“FLY WITH ME, LESBIAN SEAGULL!” A Very Merry Tom Wolfe Christmas. In the Wall Street Journal, Alexandra Wolfe writes:

My younger self would be appalled by the person I’ve become around the holidays. Gone are the tasteful decorations of my youth—the popcorn garlands, homemade ornaments on Popsicle sticks and a stitched Mark Twain doll in place of a Christmas star at the top of the tree.

Now my house is filled with fluorescent red and green bulbs, Paw Patrol-themed sirens and foot-long candy canes covered in tinsel.

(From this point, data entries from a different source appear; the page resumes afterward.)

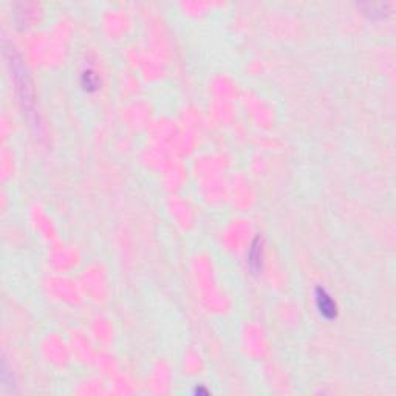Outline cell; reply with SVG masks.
Listing matches in <instances>:
<instances>
[{
  "label": "cell",
  "instance_id": "cell-1",
  "mask_svg": "<svg viewBox=\"0 0 396 396\" xmlns=\"http://www.w3.org/2000/svg\"><path fill=\"white\" fill-rule=\"evenodd\" d=\"M316 305H318V309L319 313L324 316L325 319L331 321L334 319L337 316V306H336V302L331 299V296L322 290V288H318L316 290Z\"/></svg>",
  "mask_w": 396,
  "mask_h": 396
},
{
  "label": "cell",
  "instance_id": "cell-2",
  "mask_svg": "<svg viewBox=\"0 0 396 396\" xmlns=\"http://www.w3.org/2000/svg\"><path fill=\"white\" fill-rule=\"evenodd\" d=\"M249 263L254 271H259L262 268V242H260V239H256V242L251 246Z\"/></svg>",
  "mask_w": 396,
  "mask_h": 396
},
{
  "label": "cell",
  "instance_id": "cell-3",
  "mask_svg": "<svg viewBox=\"0 0 396 396\" xmlns=\"http://www.w3.org/2000/svg\"><path fill=\"white\" fill-rule=\"evenodd\" d=\"M82 87L89 92L96 90L98 82H96V76L93 74V71H84L82 74Z\"/></svg>",
  "mask_w": 396,
  "mask_h": 396
}]
</instances>
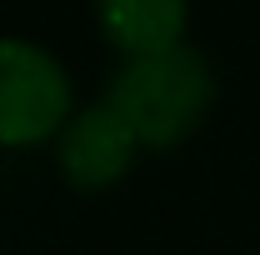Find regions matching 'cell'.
Masks as SVG:
<instances>
[{
	"label": "cell",
	"instance_id": "1",
	"mask_svg": "<svg viewBox=\"0 0 260 255\" xmlns=\"http://www.w3.org/2000/svg\"><path fill=\"white\" fill-rule=\"evenodd\" d=\"M105 100L130 120L140 150H170L185 135H195L200 120L210 115V105H215V70L185 40V45H175L165 55L120 60V70L105 85Z\"/></svg>",
	"mask_w": 260,
	"mask_h": 255
},
{
	"label": "cell",
	"instance_id": "2",
	"mask_svg": "<svg viewBox=\"0 0 260 255\" xmlns=\"http://www.w3.org/2000/svg\"><path fill=\"white\" fill-rule=\"evenodd\" d=\"M75 110V80L60 55L30 35H0V145H55Z\"/></svg>",
	"mask_w": 260,
	"mask_h": 255
},
{
	"label": "cell",
	"instance_id": "4",
	"mask_svg": "<svg viewBox=\"0 0 260 255\" xmlns=\"http://www.w3.org/2000/svg\"><path fill=\"white\" fill-rule=\"evenodd\" d=\"M95 25L120 60H145L185 45L190 5L185 0H105L95 10Z\"/></svg>",
	"mask_w": 260,
	"mask_h": 255
},
{
	"label": "cell",
	"instance_id": "3",
	"mask_svg": "<svg viewBox=\"0 0 260 255\" xmlns=\"http://www.w3.org/2000/svg\"><path fill=\"white\" fill-rule=\"evenodd\" d=\"M135 155H140V140H135L130 120L105 95L80 105L55 140V170L65 175V185H75L85 195L120 185L135 165Z\"/></svg>",
	"mask_w": 260,
	"mask_h": 255
}]
</instances>
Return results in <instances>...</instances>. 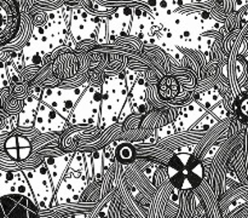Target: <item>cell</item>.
<instances>
[{
	"label": "cell",
	"instance_id": "obj_1",
	"mask_svg": "<svg viewBox=\"0 0 248 218\" xmlns=\"http://www.w3.org/2000/svg\"><path fill=\"white\" fill-rule=\"evenodd\" d=\"M167 174L172 186L179 190H193L202 182L205 176L203 165L195 155L178 153L167 165Z\"/></svg>",
	"mask_w": 248,
	"mask_h": 218
},
{
	"label": "cell",
	"instance_id": "obj_2",
	"mask_svg": "<svg viewBox=\"0 0 248 218\" xmlns=\"http://www.w3.org/2000/svg\"><path fill=\"white\" fill-rule=\"evenodd\" d=\"M0 218H40V208L31 196L9 194L0 198Z\"/></svg>",
	"mask_w": 248,
	"mask_h": 218
},
{
	"label": "cell",
	"instance_id": "obj_3",
	"mask_svg": "<svg viewBox=\"0 0 248 218\" xmlns=\"http://www.w3.org/2000/svg\"><path fill=\"white\" fill-rule=\"evenodd\" d=\"M19 11L15 1L0 0V46L6 45L18 31Z\"/></svg>",
	"mask_w": 248,
	"mask_h": 218
},
{
	"label": "cell",
	"instance_id": "obj_4",
	"mask_svg": "<svg viewBox=\"0 0 248 218\" xmlns=\"http://www.w3.org/2000/svg\"><path fill=\"white\" fill-rule=\"evenodd\" d=\"M27 178L31 183V191L35 195L36 205L39 208H47L51 205V198H52V191H51L48 178L46 176V170L44 165H41L39 169L34 171L26 172Z\"/></svg>",
	"mask_w": 248,
	"mask_h": 218
},
{
	"label": "cell",
	"instance_id": "obj_5",
	"mask_svg": "<svg viewBox=\"0 0 248 218\" xmlns=\"http://www.w3.org/2000/svg\"><path fill=\"white\" fill-rule=\"evenodd\" d=\"M7 155L15 161H23L31 154V143L28 138L21 135L10 136L5 142Z\"/></svg>",
	"mask_w": 248,
	"mask_h": 218
},
{
	"label": "cell",
	"instance_id": "obj_6",
	"mask_svg": "<svg viewBox=\"0 0 248 218\" xmlns=\"http://www.w3.org/2000/svg\"><path fill=\"white\" fill-rule=\"evenodd\" d=\"M22 173H7L0 171V198L9 194H26L31 196L28 186L21 181ZM33 198V196H31Z\"/></svg>",
	"mask_w": 248,
	"mask_h": 218
},
{
	"label": "cell",
	"instance_id": "obj_7",
	"mask_svg": "<svg viewBox=\"0 0 248 218\" xmlns=\"http://www.w3.org/2000/svg\"><path fill=\"white\" fill-rule=\"evenodd\" d=\"M157 91L161 98L165 101H170L178 96L179 93V82L173 75H165L159 81Z\"/></svg>",
	"mask_w": 248,
	"mask_h": 218
},
{
	"label": "cell",
	"instance_id": "obj_8",
	"mask_svg": "<svg viewBox=\"0 0 248 218\" xmlns=\"http://www.w3.org/2000/svg\"><path fill=\"white\" fill-rule=\"evenodd\" d=\"M232 109L241 123L248 125V91L241 92L239 96H236L234 103H232Z\"/></svg>",
	"mask_w": 248,
	"mask_h": 218
},
{
	"label": "cell",
	"instance_id": "obj_9",
	"mask_svg": "<svg viewBox=\"0 0 248 218\" xmlns=\"http://www.w3.org/2000/svg\"><path fill=\"white\" fill-rule=\"evenodd\" d=\"M115 157L121 164H131L136 157L135 147L131 143H121L115 149Z\"/></svg>",
	"mask_w": 248,
	"mask_h": 218
}]
</instances>
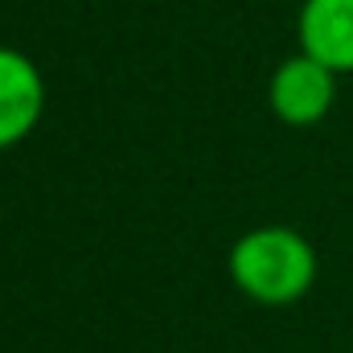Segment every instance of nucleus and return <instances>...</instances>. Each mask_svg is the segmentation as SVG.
<instances>
[{
  "instance_id": "obj_4",
  "label": "nucleus",
  "mask_w": 353,
  "mask_h": 353,
  "mask_svg": "<svg viewBox=\"0 0 353 353\" xmlns=\"http://www.w3.org/2000/svg\"><path fill=\"white\" fill-rule=\"evenodd\" d=\"M296 46L337 74H353V0H304Z\"/></svg>"
},
{
  "instance_id": "obj_1",
  "label": "nucleus",
  "mask_w": 353,
  "mask_h": 353,
  "mask_svg": "<svg viewBox=\"0 0 353 353\" xmlns=\"http://www.w3.org/2000/svg\"><path fill=\"white\" fill-rule=\"evenodd\" d=\"M226 271L247 300L288 308L316 283V247L292 226H255L230 247Z\"/></svg>"
},
{
  "instance_id": "obj_3",
  "label": "nucleus",
  "mask_w": 353,
  "mask_h": 353,
  "mask_svg": "<svg viewBox=\"0 0 353 353\" xmlns=\"http://www.w3.org/2000/svg\"><path fill=\"white\" fill-rule=\"evenodd\" d=\"M41 115H46L41 66L17 46H0V152L29 140Z\"/></svg>"
},
{
  "instance_id": "obj_2",
  "label": "nucleus",
  "mask_w": 353,
  "mask_h": 353,
  "mask_svg": "<svg viewBox=\"0 0 353 353\" xmlns=\"http://www.w3.org/2000/svg\"><path fill=\"white\" fill-rule=\"evenodd\" d=\"M337 79H341L337 70H329L325 62H316L304 50H296L292 58H283L275 66V74L267 83V107L288 128H312V123H321L333 111Z\"/></svg>"
}]
</instances>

My embrace of Christmas maximalism is fairly recent, but I now see that the seeds of this aesthetic were first planted in 1996, when my father saw the classic holiday film “Beavis & Butt-Head Do America.” My dad, Tom Wolfe, an otherwise polite Richmond gentleman, spent the next six months singing at the top of his lungs, “Fly with me, lesbian seagull!” At 16 I was only just noticing my father’s taste for the absurd.

Although my dad was always proper and impeccably dressed, I grew to see how much he enjoyed the occasional silly flourish. Every July 4 since I was a toddler, he’d attend our town’s parade in his usual summer outfit of a white linen Oxford shirt, white linen suit and white boat shoes, but with a red, white and blue tie—an ensemble that already turned heads. Then, as we stood among the crowds waiting for the procession to begin, he’d press a button that made his tie loudly sing “The Star-Spangled Banner.” The shock on everyone’s faces sent him into paroxysms of laughter.

Our holiday decorations may have been elegant, but dad always injected some quirkiness. On Christmas mornings, he’d come downstairs in beige slacks and a sweater, then pull up his pant leg to reveal bright green socks with red Christmas trees. After a breakfast of pancakes and bacon—the one day a year he allowed himself this indulgence—he’d cackle at the stocking-stuffer toys that screamed at the press of a button, “Shut up!” or “Whaddaya think you’re doing?!” An unexpected connoisseur of singing pop-up greeting cards, he may have laughed harder at their robotic lyrics than at anything else all year.

After he died in 2018, Christmas got quieter. Gone were the sounds of his wrapping gifts until 4 a.m., his feet shuffling up and down the steps from the tree to his study, where he wrote our names on cards in colorful calligraphy. Gone was his Christmas greeting, “Good morning, Breakfast Clubbers!” He was so hard to shop for that I couldn’t help buying that first year something that I knew he would’ve liked: a set of salt and pepper shakers shaped like white shoes.

Despite his penchant for white suits and faux-spats and the humor throughout his writing, it’s tough to picture Wolfe acting so goofy in person, based on the courtly southern gentleman persona he developed when speaking and doing interviews. Certainly, this side of him doesn’t really come across in the otherwise must-see recent Netflix documentary, Radical Wolfe, and would have been a welcome addition.